--- SOURCE EXCERPT ---
STRAWBERRY SHORTCAKE CUPCAKES



Strawberry Shortcake Cupcakes image

Yellow cupcakes, whipped vanilla buttercream and fresh strawberries make these strawberry shortcake cupcakes a fun variation of the summertime treat.

Provided by Mary

Time 1h5m

Number Of Ingredients 14

1 cup butter (softened)
2 cups granulated sugar
4 eggs (room temperature)
1 teaspoon vanilla
2 3/4 cups all purpose flour
2 teaspoons baking powder
1 cup milk (room temperature)
1 cup 2 sticks butter, softened
3 1/2 cups powdered sugar
2-4 tablespoons heavy cream or milk
1 teaspoon vanilla
pinch salt
3-4 cups finely diced strawberries
1 tablespoon granulated sugar

Steps:

  • Preheat the oven to 350 F. Line 2 cupcakes pans with 24 cupcake papers. In a stand mixer, cream the butter and sugar on high for 2-3 minutes or until light colored and fluffy. Beat in the eggs one at a time. Beat in the vanilla.
  • In a separate bowl, whisk together the flour and baking powder. Alternately add the dry ingredients to the wet ingredients with the milk in three parts, stirring just until combined and scraping down the sides as necessary.
---
» BRIEF:
From the cupcake recipe, list every ingredient whose amount is given in cups, with its amount as shown.
--- SUPPLIED DATA ---
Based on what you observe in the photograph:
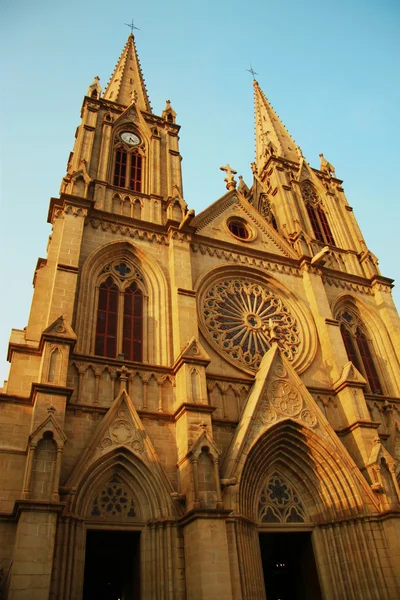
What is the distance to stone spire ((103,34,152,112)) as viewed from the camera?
87.9 ft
---
» RESULT FOR THIS TASK:
- 1 cup butter (softened)
- 2 cups granulated sugar
- 2 3/4 cups all purpose flour
- 1 cup milk (room temperature)
- 1 cup 2 sticks butter, softened
- 3 1/2 cups powdered sugar
- 3-4 cups finely diced strawberries